Major depressive disorder (MDD) is considered a major
cause of
suicide worldwide. As previous studies revealed that neuroinflammation
is a significant factor in the etiology of MDD, this study proposed
to unravel the possible antidepressant effect of Empagliflozin (EMPA)
through targeting miRNA-134 (miR-134)/brain-derived neurotrophic factor
(BDNF) and liver kinase B1 (LKB1)/adenosine 5′-monophosphate-activated
protein kinase (AMPK)/silent information regulator 1 (SIRT1) axes
in ovariectomized (OVX) female rats. Rats were assigned randomly to
four groups: Sham operation (SO), OVX, OVX + EMPA (10 mg/kg/day, p.o.),
and OVX + EMPA + Dorsomorphin (DORSO) (25 μg/day/rat, i.v.).
Drugs were administered for 28 days after 2 weeks of surgery. EMPA
debilitated OVX-induced depressive-like behavior by mitigating the
immobility time in the tail suspension test and forced swimming test.

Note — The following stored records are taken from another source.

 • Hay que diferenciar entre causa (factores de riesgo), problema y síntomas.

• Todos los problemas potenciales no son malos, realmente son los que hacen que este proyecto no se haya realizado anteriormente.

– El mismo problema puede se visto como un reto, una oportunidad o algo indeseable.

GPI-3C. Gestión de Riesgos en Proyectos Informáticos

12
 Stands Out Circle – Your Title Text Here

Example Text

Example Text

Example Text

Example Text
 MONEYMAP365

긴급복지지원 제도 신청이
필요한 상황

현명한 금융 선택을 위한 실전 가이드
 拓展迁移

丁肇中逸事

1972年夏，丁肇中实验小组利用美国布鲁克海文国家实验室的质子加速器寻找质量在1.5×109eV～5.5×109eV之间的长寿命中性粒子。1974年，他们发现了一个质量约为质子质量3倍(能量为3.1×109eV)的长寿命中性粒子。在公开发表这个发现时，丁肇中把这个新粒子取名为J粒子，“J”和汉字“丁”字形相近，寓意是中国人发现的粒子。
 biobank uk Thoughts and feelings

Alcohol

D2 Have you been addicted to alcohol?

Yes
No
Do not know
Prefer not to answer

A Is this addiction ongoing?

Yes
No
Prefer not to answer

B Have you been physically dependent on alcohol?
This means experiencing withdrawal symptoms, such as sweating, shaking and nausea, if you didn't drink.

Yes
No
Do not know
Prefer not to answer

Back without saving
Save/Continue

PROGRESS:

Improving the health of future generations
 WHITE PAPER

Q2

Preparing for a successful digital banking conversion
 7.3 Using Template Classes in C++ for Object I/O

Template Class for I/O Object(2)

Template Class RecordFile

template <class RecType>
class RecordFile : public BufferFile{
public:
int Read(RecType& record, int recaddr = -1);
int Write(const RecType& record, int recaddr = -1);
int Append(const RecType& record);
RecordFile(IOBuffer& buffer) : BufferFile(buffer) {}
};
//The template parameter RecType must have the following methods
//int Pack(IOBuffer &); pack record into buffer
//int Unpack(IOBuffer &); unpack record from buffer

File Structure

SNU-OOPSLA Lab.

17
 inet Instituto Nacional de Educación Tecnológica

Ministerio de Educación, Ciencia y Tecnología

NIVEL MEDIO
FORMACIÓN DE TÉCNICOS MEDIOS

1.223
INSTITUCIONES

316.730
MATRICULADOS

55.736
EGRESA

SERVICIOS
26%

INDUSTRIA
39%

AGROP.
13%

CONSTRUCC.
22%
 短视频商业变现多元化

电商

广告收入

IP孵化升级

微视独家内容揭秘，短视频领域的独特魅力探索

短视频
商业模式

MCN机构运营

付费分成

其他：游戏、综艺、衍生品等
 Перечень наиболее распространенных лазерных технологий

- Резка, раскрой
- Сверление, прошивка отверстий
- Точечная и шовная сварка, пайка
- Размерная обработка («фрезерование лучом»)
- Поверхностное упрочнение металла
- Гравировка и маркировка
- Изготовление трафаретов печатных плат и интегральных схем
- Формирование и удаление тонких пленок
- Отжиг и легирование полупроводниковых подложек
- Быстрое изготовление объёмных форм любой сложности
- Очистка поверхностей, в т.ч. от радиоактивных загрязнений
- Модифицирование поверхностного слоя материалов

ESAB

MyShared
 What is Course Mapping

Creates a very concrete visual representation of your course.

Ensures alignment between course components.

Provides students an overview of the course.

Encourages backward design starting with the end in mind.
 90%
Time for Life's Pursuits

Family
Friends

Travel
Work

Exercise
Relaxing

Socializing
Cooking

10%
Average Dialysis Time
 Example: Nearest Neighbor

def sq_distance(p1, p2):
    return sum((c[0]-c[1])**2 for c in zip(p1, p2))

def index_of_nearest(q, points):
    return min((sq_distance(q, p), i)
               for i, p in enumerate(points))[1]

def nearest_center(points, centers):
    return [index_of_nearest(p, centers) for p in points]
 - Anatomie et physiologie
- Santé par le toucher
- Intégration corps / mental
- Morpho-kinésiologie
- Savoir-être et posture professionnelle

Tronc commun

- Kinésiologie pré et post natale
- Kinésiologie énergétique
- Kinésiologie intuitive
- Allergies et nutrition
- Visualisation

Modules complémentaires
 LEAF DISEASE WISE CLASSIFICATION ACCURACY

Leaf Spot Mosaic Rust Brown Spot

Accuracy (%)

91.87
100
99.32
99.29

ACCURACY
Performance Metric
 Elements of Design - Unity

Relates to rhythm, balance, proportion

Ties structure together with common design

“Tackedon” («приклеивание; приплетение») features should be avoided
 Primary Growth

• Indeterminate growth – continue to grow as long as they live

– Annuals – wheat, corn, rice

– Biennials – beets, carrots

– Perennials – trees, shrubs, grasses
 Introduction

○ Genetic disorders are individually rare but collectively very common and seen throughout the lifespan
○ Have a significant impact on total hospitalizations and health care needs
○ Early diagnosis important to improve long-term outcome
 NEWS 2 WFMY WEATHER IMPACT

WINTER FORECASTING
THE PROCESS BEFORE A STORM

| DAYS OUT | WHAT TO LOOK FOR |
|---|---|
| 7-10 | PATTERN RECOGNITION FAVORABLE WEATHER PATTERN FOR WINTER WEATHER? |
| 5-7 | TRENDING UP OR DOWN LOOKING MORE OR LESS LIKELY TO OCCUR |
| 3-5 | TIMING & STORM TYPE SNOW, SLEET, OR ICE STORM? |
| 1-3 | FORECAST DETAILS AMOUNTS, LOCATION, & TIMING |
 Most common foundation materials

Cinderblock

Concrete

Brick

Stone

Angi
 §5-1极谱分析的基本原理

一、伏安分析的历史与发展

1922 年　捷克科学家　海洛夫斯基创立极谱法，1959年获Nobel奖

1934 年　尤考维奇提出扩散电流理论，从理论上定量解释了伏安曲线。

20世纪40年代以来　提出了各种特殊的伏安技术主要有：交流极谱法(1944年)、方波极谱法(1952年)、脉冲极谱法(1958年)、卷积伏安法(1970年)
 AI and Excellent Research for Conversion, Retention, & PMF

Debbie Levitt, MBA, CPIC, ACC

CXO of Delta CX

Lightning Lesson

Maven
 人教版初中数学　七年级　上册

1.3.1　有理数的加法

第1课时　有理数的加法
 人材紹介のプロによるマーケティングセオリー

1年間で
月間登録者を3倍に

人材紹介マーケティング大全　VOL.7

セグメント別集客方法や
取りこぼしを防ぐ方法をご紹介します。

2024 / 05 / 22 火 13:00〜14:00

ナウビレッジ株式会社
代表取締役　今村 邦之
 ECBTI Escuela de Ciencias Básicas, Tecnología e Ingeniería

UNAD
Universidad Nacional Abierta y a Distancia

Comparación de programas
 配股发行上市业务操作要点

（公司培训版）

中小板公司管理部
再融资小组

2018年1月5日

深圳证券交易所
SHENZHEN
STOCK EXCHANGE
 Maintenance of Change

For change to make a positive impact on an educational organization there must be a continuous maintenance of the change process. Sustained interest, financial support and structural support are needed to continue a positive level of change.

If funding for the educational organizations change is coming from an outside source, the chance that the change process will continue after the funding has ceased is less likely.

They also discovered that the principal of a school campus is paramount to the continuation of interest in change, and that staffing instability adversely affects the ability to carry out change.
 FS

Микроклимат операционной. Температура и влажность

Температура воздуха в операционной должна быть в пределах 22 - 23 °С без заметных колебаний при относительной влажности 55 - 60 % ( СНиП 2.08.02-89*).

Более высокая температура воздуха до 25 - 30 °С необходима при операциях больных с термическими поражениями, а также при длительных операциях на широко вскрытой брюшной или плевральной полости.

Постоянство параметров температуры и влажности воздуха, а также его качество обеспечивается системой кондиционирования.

Moreover, EMPA curtailed OVX-induced alterations of serum estradiol,
hippocampal serotonin, miR-134 expression, as well as BDNF. EMPA also
dwindled OVX-induced changes of hippocampal p-LKB1/LKB1, p-AMPK/AMPK,
SIRT1, and inflammatory markers (nuclear factor-kappa-B, interleukin-1
beta, interleukin-6, and tumor necrosis factor alpha). Additionally,
the EMPA-treated group exhibited marked improvement in different brain
regions’ histopathology. However, DORSO coadministration reversed
most of EMPA’s beneficial effects. The current study displayed
the modulatory role of EMPA on miR-134/BDNF and LKB1/AMPK/SIRT1 axes,
thus offering a partial explanation of its antidepressant efficacy
and proposing EMPA as a novel therapeutic avenue for MDD.